In this feature, a panel of IDSA members identifies and critiques important new studies in the current literature that have a significant impact on the practice of infectious diseases medicine.
- Prednisone Reduces the Risk of TB-Associated IRIS in HIV-Infected Patients
- Probiotics for Acute Gastroenteritis in Children: Throw in the Towel or Back to the Drawing Board?
- Two-Drug Therapy for Treatment-Naïve Adults with HIV-1 Infection
Click here for the previous edition of Journal Club. For a review of other recent research in the infectious diseases literature, see “In the Literature,” by Stanley Deresinski, MD, FIDSA, in each issue of Clinical Infectious Diseases.

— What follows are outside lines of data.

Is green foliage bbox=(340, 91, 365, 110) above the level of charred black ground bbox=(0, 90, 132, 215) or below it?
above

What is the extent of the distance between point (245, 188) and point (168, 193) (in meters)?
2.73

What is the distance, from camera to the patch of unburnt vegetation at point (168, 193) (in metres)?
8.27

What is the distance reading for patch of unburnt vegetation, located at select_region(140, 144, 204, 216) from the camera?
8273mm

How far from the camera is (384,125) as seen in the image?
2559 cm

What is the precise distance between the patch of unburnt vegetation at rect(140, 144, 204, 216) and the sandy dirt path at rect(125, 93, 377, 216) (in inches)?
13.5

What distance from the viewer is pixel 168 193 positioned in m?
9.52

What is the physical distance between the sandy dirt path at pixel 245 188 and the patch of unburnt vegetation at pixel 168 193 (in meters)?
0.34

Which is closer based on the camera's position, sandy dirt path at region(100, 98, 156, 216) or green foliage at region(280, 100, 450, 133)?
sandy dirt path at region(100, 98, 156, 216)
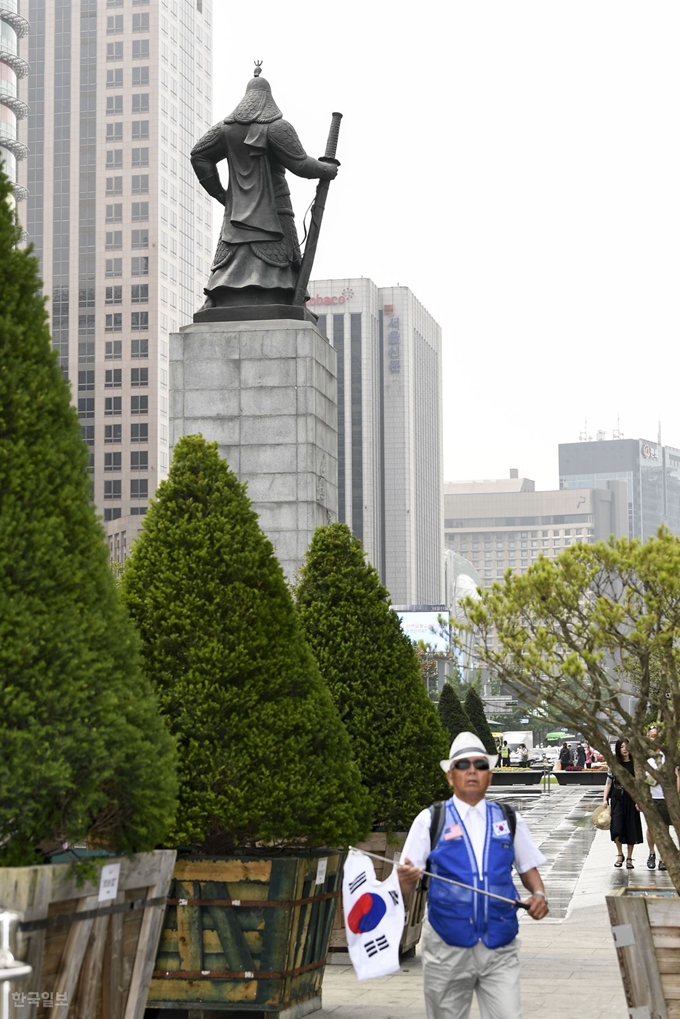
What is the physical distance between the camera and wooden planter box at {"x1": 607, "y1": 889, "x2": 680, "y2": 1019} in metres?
6.82

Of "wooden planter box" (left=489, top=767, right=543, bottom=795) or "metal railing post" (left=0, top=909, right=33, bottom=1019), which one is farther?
"wooden planter box" (left=489, top=767, right=543, bottom=795)

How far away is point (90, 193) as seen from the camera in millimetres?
134875

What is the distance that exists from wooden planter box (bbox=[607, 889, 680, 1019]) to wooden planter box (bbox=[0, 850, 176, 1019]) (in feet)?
7.19

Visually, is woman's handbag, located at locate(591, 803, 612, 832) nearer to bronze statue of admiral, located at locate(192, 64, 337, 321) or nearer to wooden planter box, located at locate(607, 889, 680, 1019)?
bronze statue of admiral, located at locate(192, 64, 337, 321)

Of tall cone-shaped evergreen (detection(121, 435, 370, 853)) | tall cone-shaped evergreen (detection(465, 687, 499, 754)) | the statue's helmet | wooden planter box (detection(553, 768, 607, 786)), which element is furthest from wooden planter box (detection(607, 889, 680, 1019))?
wooden planter box (detection(553, 768, 607, 786))

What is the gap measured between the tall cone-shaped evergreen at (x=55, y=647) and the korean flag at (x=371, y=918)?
0.87m

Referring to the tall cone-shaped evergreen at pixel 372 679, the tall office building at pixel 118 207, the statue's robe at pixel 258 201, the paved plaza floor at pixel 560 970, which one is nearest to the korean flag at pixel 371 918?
the paved plaza floor at pixel 560 970

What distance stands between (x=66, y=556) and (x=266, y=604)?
2.67 metres

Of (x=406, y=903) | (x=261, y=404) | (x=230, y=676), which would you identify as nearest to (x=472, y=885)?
(x=230, y=676)

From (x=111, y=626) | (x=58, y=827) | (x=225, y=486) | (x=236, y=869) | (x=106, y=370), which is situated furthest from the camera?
(x=106, y=370)

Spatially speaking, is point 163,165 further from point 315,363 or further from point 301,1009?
point 301,1009

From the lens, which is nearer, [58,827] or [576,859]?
[58,827]

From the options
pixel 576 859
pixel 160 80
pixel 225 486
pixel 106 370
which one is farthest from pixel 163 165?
pixel 225 486

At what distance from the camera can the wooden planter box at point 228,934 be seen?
26.2ft
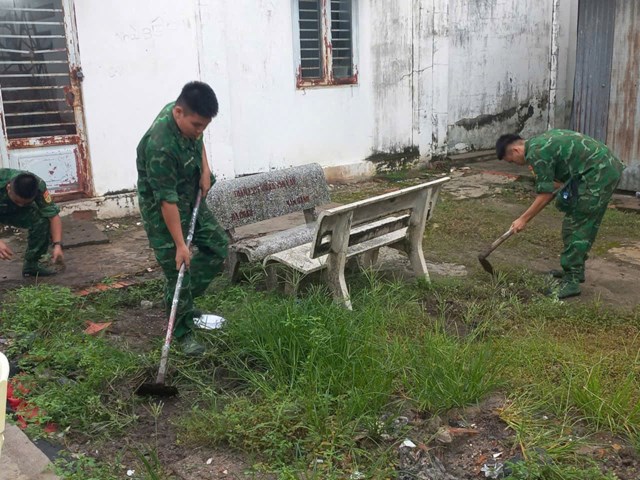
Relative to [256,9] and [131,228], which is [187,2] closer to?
[256,9]

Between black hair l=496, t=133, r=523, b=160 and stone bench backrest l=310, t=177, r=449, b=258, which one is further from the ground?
black hair l=496, t=133, r=523, b=160

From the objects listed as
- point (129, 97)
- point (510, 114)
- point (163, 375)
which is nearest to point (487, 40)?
point (510, 114)

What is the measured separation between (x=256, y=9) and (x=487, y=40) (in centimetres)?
490

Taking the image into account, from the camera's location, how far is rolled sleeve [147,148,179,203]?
373cm

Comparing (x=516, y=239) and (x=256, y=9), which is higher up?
(x=256, y=9)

Prednisone Reduces the Risk of TB-Associated IRIS in HIV-Infected Patients
Reviewed by Daniel Mendoza, MD, PhD
Early initiation of antiretroviral therapy (ART) in HIV-infected patients who have tuberculosis (TB) reduces mortality. However, ART increases the risk of TB-associated immune reconstitution inflammatory syndrome (IRIS). There is a lack of knowledge about strategies to prevent TB-associated IRIS.
Meintjes et al. conducted a randomized, double-blind, placebo-controlled trial (PredART) to determine whether prednisone reduces the incidence of TB-associated IRIS in South Africa and recently reported their results in the New England Journal of Medicine. They enrolled HIV-infected patients with high risk for developing TB-associated IRIS. They included patients with CD4+ T cell counts of 100 cells or fewer per microliter who were on anti-TB treatment for less than 30 days and were going to start ART. Patients with hepatitis B infection and uncontrolled diabetes were excluded. The groups received prednisone (40 mg for 2 weeks followed by 20 mg for 2 weeks) or placebo. Prednisone or placebo was started within 48 hours after initiating ART. The primary outcome was the intention-to-treat incidence of TB-associated IRIS within 12 weeks after initiating ART.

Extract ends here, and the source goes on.